July 18, 2010

To Live is Christ — my heart, His notepaper

If my husband wrote me a love letter and I refused to read it, I’d not be surprised if he tore it up and never wrote another one. What if he wrote me a to-do list? I’m thinking no ordinary chore list but a purpose statement for my life? This would be an expression of his loving desire for my goals, behavior and well-being. What if he sent it to me via one of our children, and I would not read it? What if that child became so annoyed with me that he tore it up? Would my husband write another one?

I’m trying to relate to the heart of God when He gave the Ten Commandments to His people through Moses. They rebelled before the tablets even reached them and the delivery person, Moses, slammed them into pieces . . . 
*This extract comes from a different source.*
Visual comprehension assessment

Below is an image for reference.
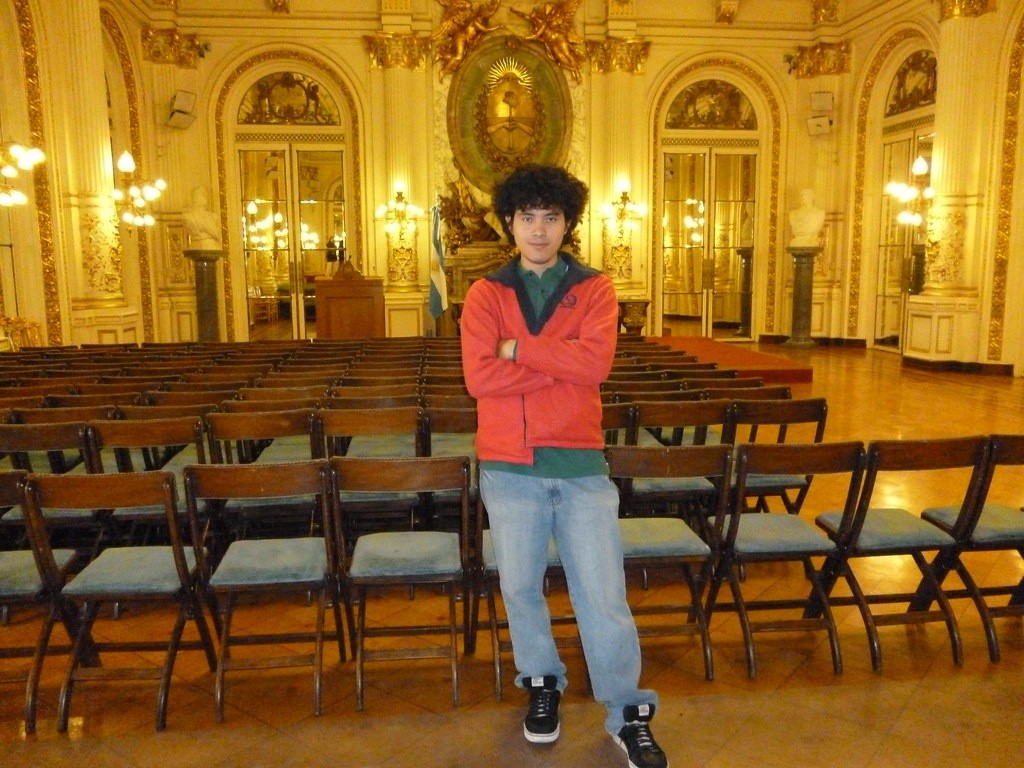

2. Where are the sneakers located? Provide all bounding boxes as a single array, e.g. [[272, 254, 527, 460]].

At that time the Lord said to me, ‘Hew for yourself two tablets of stone like the first, and come up to Me on the mountain and make yourself an ark of wood. And I will write on the tablets the words that were on the first tablets, which you broke; and you shall put them in the ark.’ (Deuteronomy 10:1–2)
God called Moses back and wrote them out again. The words that come to mind are patience and loving perseverance. God knew that the people would not do as He had written, yet He patiently and plainly told them what was expected of them, once, twice, many times.

I know that I am included on this divine to-do list. I know also that this list was not given as a way of salvation. It is the “school master” to show me that I am a sinner and need a Savior (Galatians 3:19-25). This too is the heart of God. He could have slammed sinners into pieces. He could have lowered His standard. He could have given up. He could have forced us to be good. He didn’t.

The gospel or good news is that God pulled on humanity and became one of us. Jesus is the only person who did not break one law, the only person who was sinless. He then took the guilt of all our sin for all time on Himself and let the Father’s wrath on sin fall on him. This includes me too, my guilt, for all my sin, for all time.

My punishment was death, physical and spiritual. Jesus took that in my place and died for me. His body died and He was separated from His Father because I could not and would not heed His purpose statement for my life. Then, no matter how many times I “tore up His letter” and ignored His sacrifice, He patiently kept on wooing me away from my love of sin so He could set me free from its clutches. When He did that, He also rewrote His law, “not with ink but by the Spirit of the living God, not on tablets of stone but on tablets of flesh, that is, of the heart” (2 Corinthians 3:3).

Even as I sometimes still try to escape or avoid or ignore it, yet His to-do list remains and guides me through life. For this, I love the patience of God.